Under what conditions might these forces connect with any viable socio-economic alternative? It’s clear that any such critical alternative would have to speak directly to their fundamental concerns—their existential collective identity and their means of livelihood. It would need to develop modes of communication reaching deep into these popular strata, generating charismatic leaders with broad relay networks, personal as well as electronic. As the urban population in particular is unlikely to be organized, this potentially critical force will not spring into action without a focal triggering event, the nature of which is impossible to predict.
The everyday dialectic of capitalist wage-work is, of course, still very much with us, even if it has been geographically reconfigured. The residual industrial working class in the North remains too weak to pose any anti-capitalist challenge; but austerity and capitalist offensives are generating short-horizon protests, not least in France, where organized labour threatened to disrupt petrol supplies in 2010 and steelworkers occupied plants in 2012. The new manufacturing workers in China, Bangladesh, Indonesia and elsewhere in the South may be in a better position to raise anti-capitalist demands, but their position is weakened by the vast supply of labour, and they are already being overtaken by more fragmented service-sector employment patterns. Repeated attempts to form labour parties, from Nigeria to Indonesia, have foundered; the only success over the past thirty years has been the Brazilian pt. South Korea and South Africa both possess important, union-based labour movements, but they lack strong political articulations: the South African unions are overshadowed by the nature of anc rule, the Korean ones undermined by petty factionalism, which torpedoed a well-developed project for a united left party in late 2012.

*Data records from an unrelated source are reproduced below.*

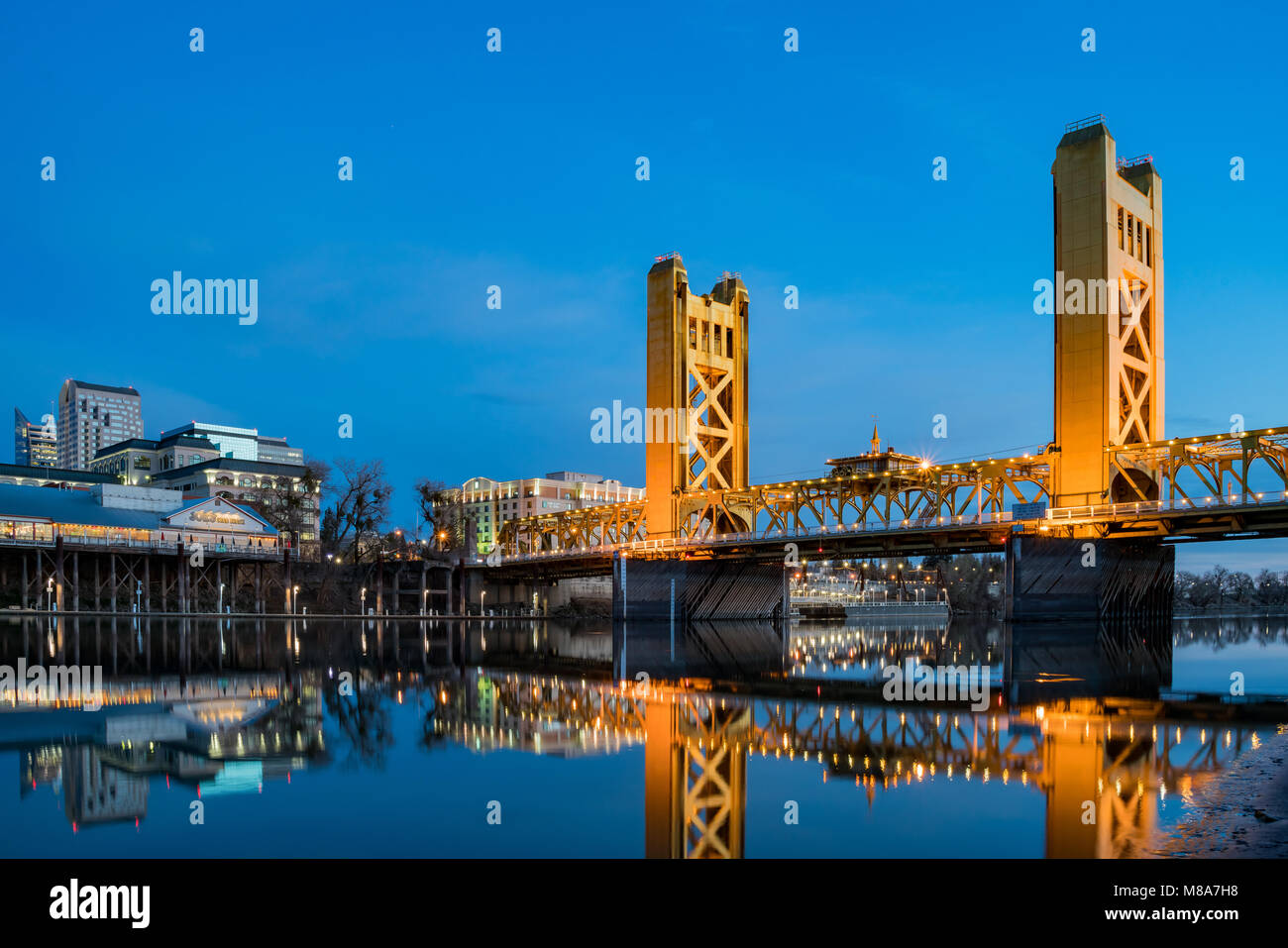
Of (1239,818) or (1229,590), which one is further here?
(1229,590)

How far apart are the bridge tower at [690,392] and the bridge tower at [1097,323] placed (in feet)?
100

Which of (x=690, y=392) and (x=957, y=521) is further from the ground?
(x=690, y=392)

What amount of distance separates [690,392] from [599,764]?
72078 millimetres

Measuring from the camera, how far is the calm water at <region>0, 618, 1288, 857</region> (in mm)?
10203

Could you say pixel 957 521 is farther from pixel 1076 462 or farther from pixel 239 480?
pixel 239 480

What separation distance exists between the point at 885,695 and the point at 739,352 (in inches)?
2603

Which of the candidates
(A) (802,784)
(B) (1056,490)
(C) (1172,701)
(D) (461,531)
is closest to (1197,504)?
(B) (1056,490)

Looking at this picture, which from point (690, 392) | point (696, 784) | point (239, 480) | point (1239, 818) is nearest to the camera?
point (1239, 818)

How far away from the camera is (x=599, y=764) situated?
14.9 m

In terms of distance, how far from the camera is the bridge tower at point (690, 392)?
Result: 82.1m

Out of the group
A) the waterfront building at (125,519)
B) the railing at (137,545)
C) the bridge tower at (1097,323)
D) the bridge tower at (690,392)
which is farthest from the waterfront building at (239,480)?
the bridge tower at (1097,323)

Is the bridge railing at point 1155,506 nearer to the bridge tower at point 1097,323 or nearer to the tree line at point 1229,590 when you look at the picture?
the bridge tower at point 1097,323

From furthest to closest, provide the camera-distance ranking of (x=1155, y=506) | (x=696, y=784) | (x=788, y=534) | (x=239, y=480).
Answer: (x=239, y=480) < (x=788, y=534) < (x=1155, y=506) < (x=696, y=784)

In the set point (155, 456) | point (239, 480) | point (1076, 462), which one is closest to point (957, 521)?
point (1076, 462)
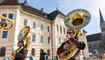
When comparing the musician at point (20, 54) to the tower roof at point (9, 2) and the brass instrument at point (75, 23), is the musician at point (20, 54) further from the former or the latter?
the tower roof at point (9, 2)

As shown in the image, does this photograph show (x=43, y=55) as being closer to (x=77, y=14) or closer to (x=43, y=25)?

While the class struggles in the South have been successful in winning wage rises and, to some extent, less gruesome working conditions, they seem unlikely to develop into a more systemic challenge. In East Asia, in particular, industrial capitalism is delivering higher levels of consumption, in a way that slower-developing European economies took much longer to achieve. True, Communist Party rule in China and Vietnam means that an anti-capitalist turn is not inconceivable—and would be feasible, if attempted. Yet for this to happen would require both a halt to growth and effective working-class mobilization against the enormous inequality the system has generated, which threatens the ‘harmony’ or social cohesion of Communist capitalism. This is imaginable but highly improbable, at least in the medium term. A more promising scenario may lie in connecting workplace struggles with community ones, over housing, health, education or civil rights.